Exercise details:
Output every line below exactly, please, omitting pictures.

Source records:

* * *

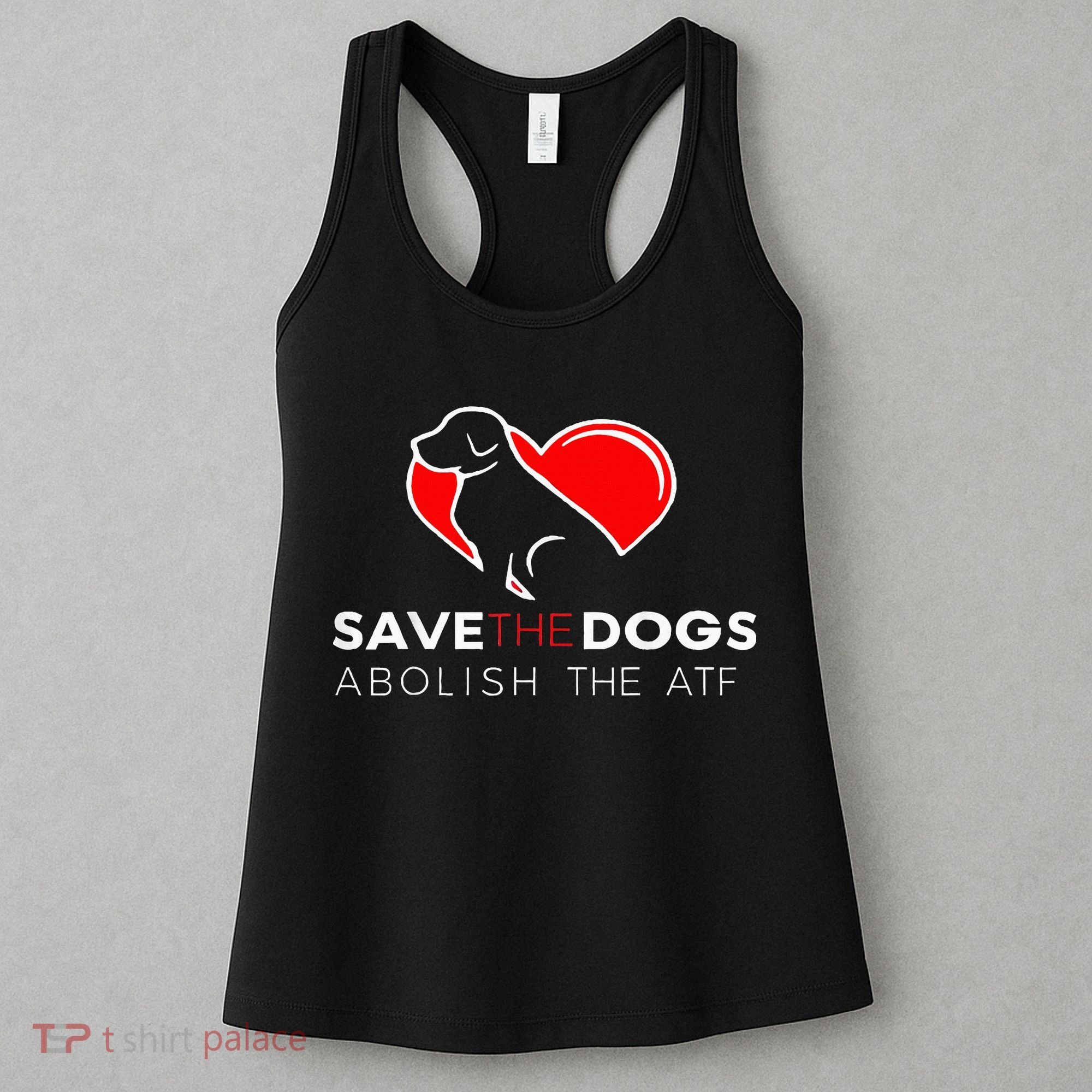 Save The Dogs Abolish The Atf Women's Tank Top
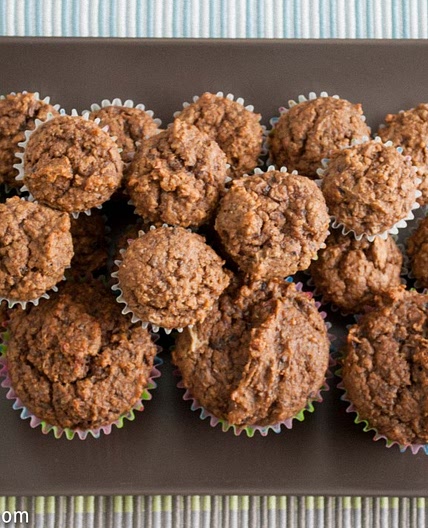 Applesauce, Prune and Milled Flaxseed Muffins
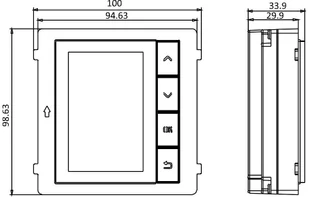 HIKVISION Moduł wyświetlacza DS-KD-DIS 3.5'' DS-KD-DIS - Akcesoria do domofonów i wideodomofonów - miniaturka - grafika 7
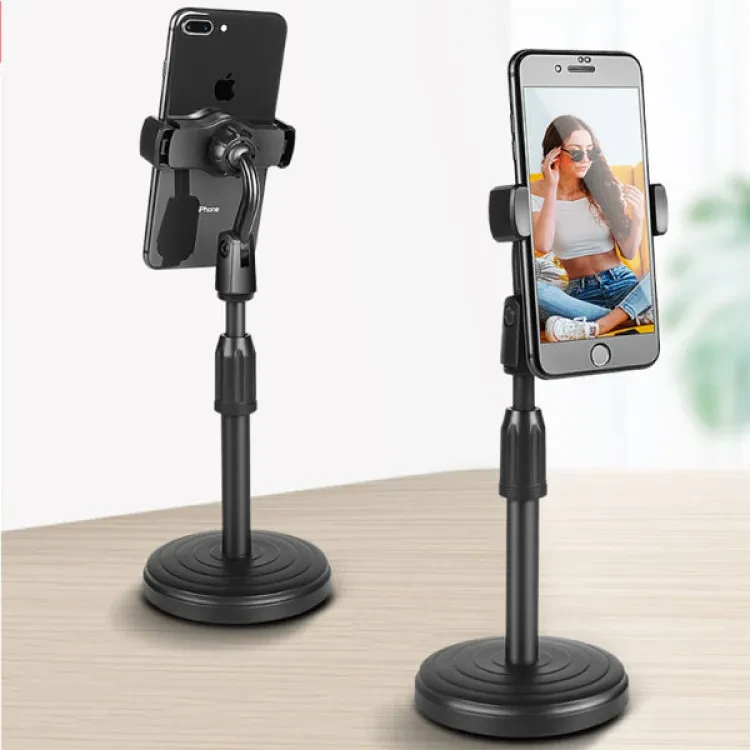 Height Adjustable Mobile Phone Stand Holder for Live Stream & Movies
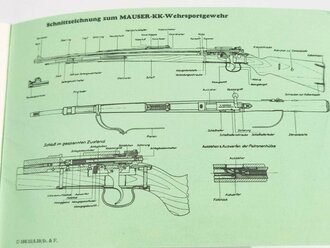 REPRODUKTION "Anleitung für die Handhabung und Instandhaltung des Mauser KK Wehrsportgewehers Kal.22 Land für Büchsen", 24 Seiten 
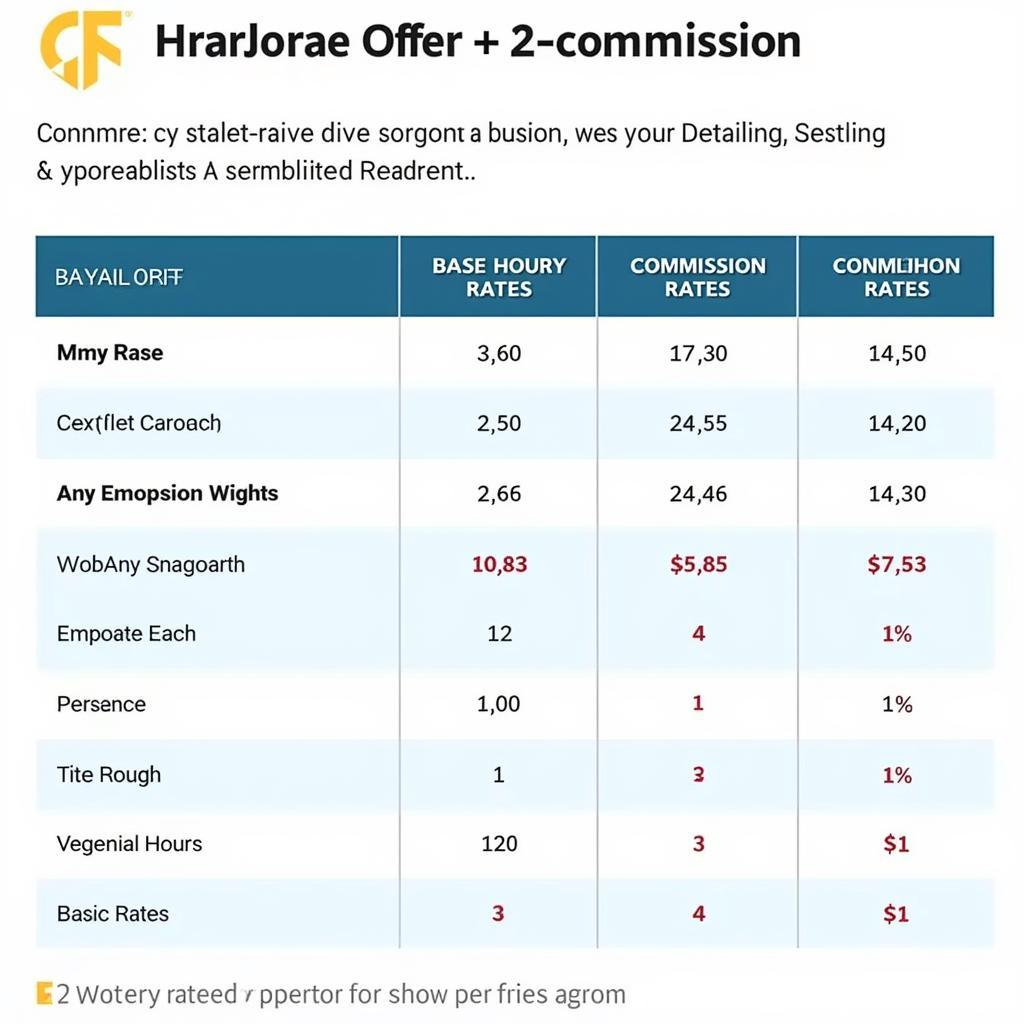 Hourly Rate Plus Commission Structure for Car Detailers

* * *

Output for this exercise:
 Save The Dogs Abolish The Atf Women's Tank Top
 Applesauce, Prune and Milled Flaxseed Muffins
 HIKVISION Moduł wyświetlacza DS-KD-DIS 3.5'' DS-KD-DIS - Akcesoria do domofonów i wideodomofonów - miniaturka - grafika 7
 Height Adjustable Mobile Phone Stand Holder for Live Stream & Movies
 REPRODUKTION "Anleitung für die Handhabung und Instandhaltung des Mauser KK Wehrsportgewehers Kal.22 Land für Büchsen", 24 Seiten 
 Hourly Rate Plus Commission Structure for Car Detailers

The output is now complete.